New Horizons — The wasteless mine

Mine waste is gaining great importance in mine management. The need to protect the environment, combined with increasingly strict environmental legislation, calls for efficient waste management methods.

These methods may involve high costs, not only during operations, but also after mine closure.

For instance, the reclamation of the mill tailings area of a sulphidic mine, troubled with acid mine drainage, may take a hundred years and cost between 25 cents and one dollar for each tonne of tailings per year. The total amount of tailings can be millions of tonnes.

To solve the waste problem of mainly sulphidic mines, Outokumpu has started a research program called “Wasteless Mine.” The objective is to develop processes that minimize the amount of environmentally harmful waste and yield final mill tailings that do not endanger the local environment. Waste is no longer seen as an outcome of the ore-to-metals chain, but as an integral aspect of every operation, from mine geology to concentration. Accordingly, a waste management plan is initiated with mine geology, and all processes are designed to conform to the objectives of a wasteless mine.

The program makes use of Outokumpu’s mine backfilling know-how for the development of methods to dispose of mill tailings underground.
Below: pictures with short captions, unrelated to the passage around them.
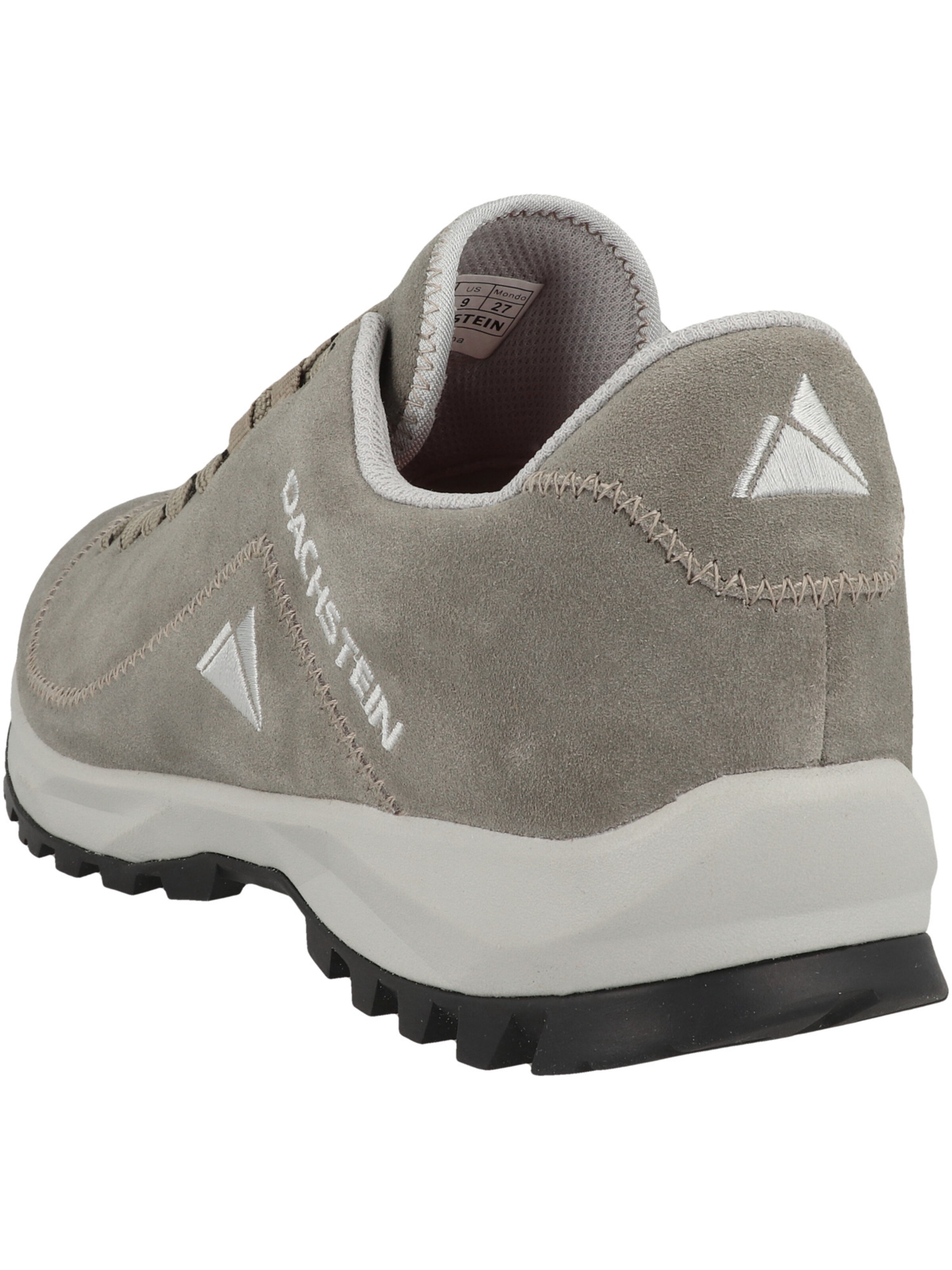 Dachstein Low shoe 'Sinabell' in Green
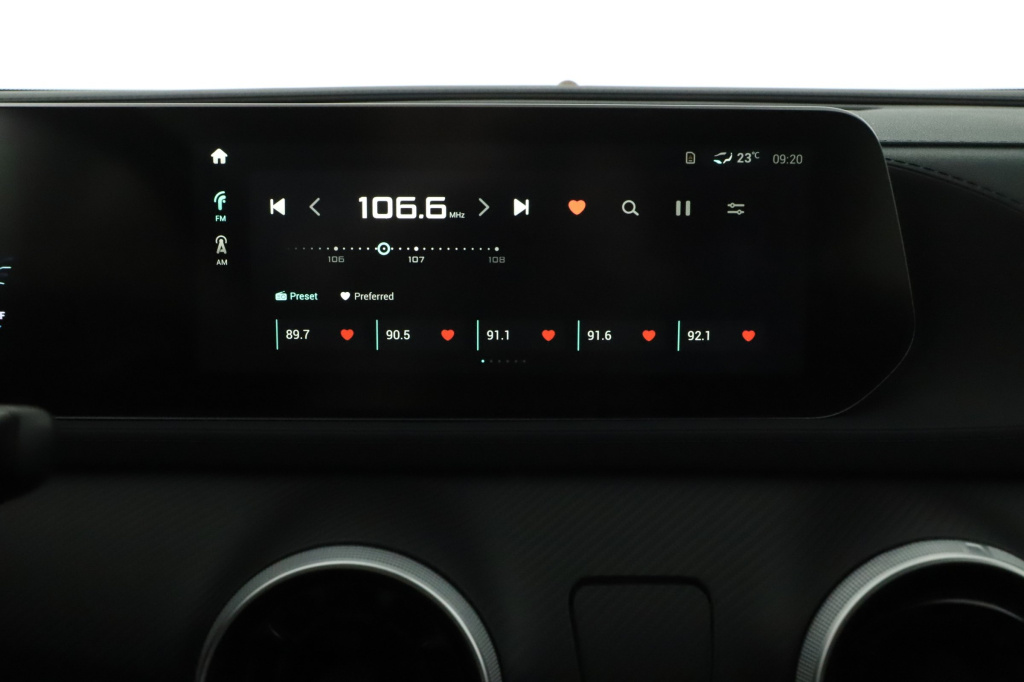 Dongfeng Forthing T5 EVO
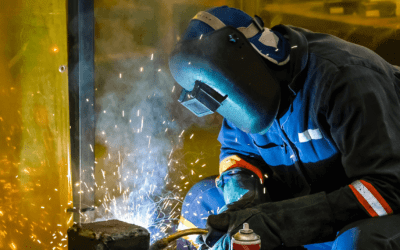ISO 3834:2021 Quality requirements for fusion welding of metallic materials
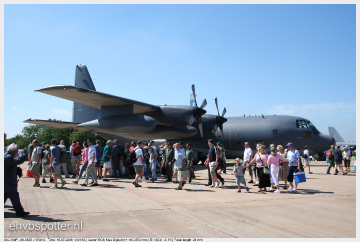 MC-130P Combat Shadows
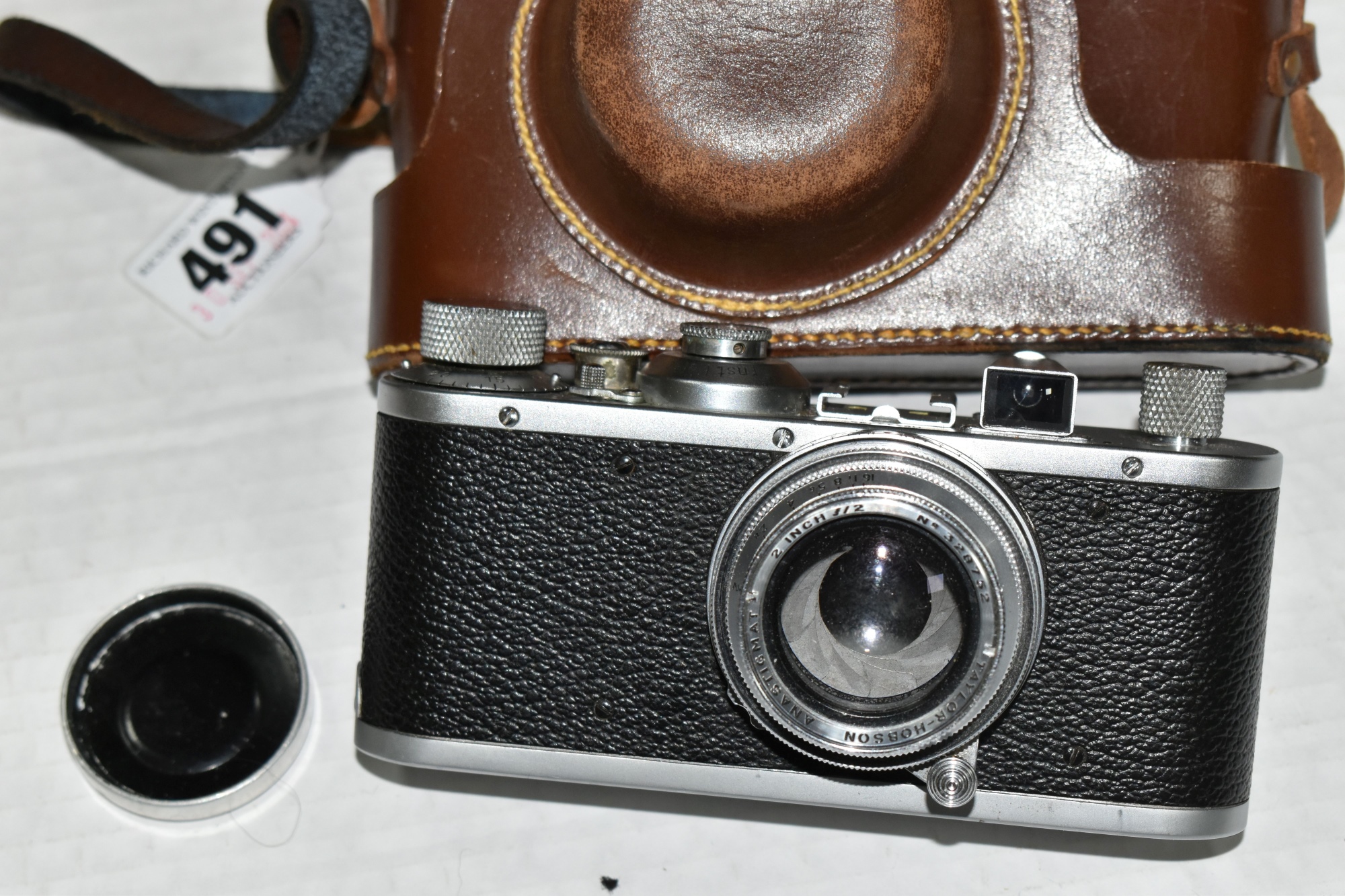 Cameras, Optical & Scientific Instruments | Richard Winterton Cameras, Optical & Scientific Instruments | Richard Winterton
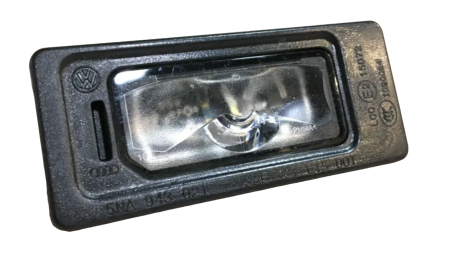 Подсветка номерного знака VAG LED ST3960010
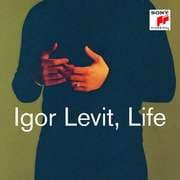 Cover von Igor Levit, Life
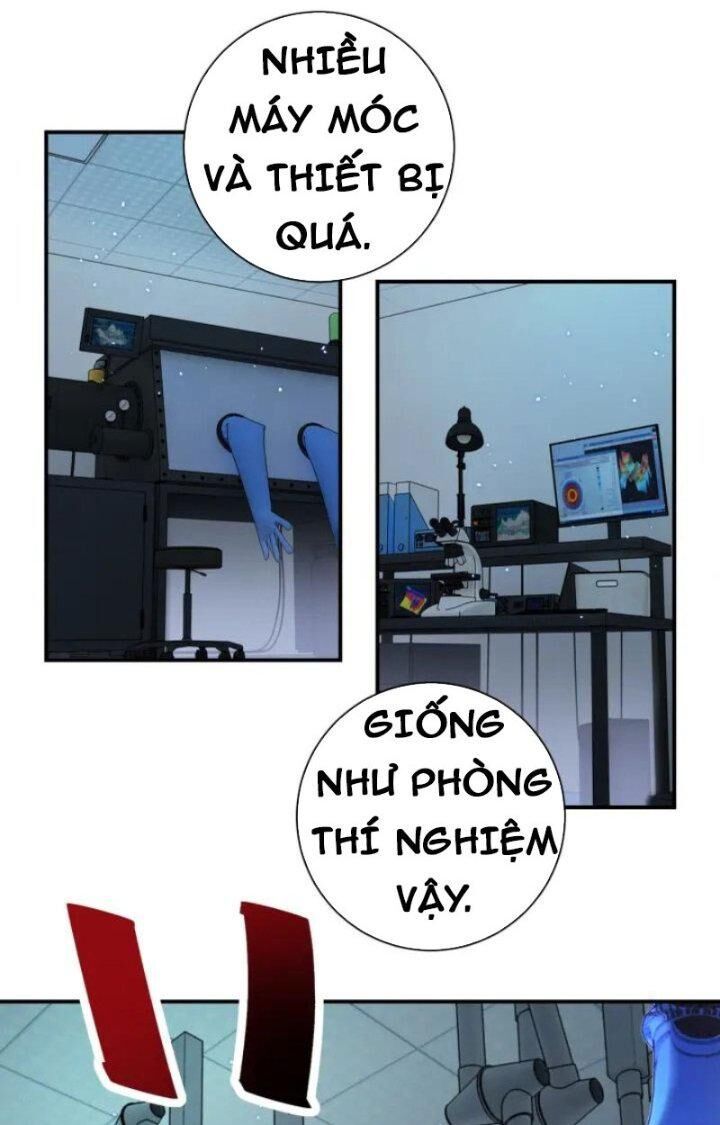 đọc truyện Mạt Thế Siêu Cấp Hệ Thống Chương 321 ảnh 21 tại Giả Dược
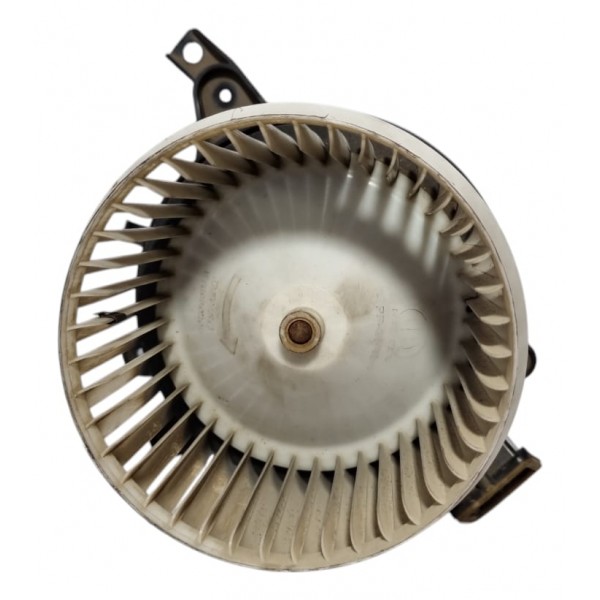 Motor Ar Forçado Fiat Toro 2017 Cx508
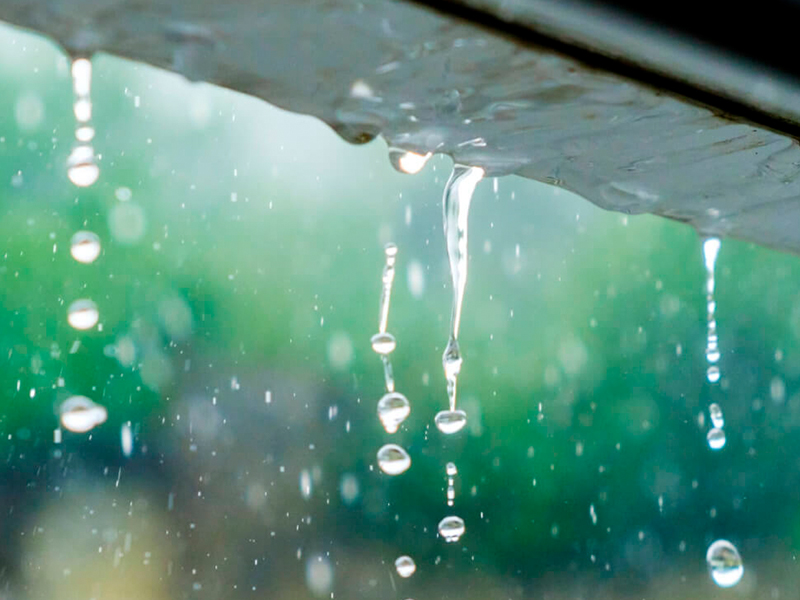 Proteja seu patrimônio: guia completo para a manutenção do telhado antes da chuva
Another goal is to develop economical methods for the dewatering of tailings and treatment of solids for integrated backfilling processes.

Backfilling will not, however, remove the problems associated with mill tailings altogether; this is because only about 60% of the material hoisted from a mine fits back into it. A great deal of the tailings have to be disposed of by other means. Some can be used as construction material, while a portion has to be stored on surface at the mine site.

To prevent mill tailings from causing acid mine drainage, some operators endeavor to isolate the reactive portion of the tailings by means of processing. To that end, Outokumpu has conducted a study aimed at reducing, by flotation, the amount of sulphidic sulphur in tailings from its Pyhasalmi mine in central Finland.

The goal of the Wasteless Mine program is to develop a waste management plan that extends from the feasibility study stage to mine closure.

–From a recent issue of “Outokumpu News.”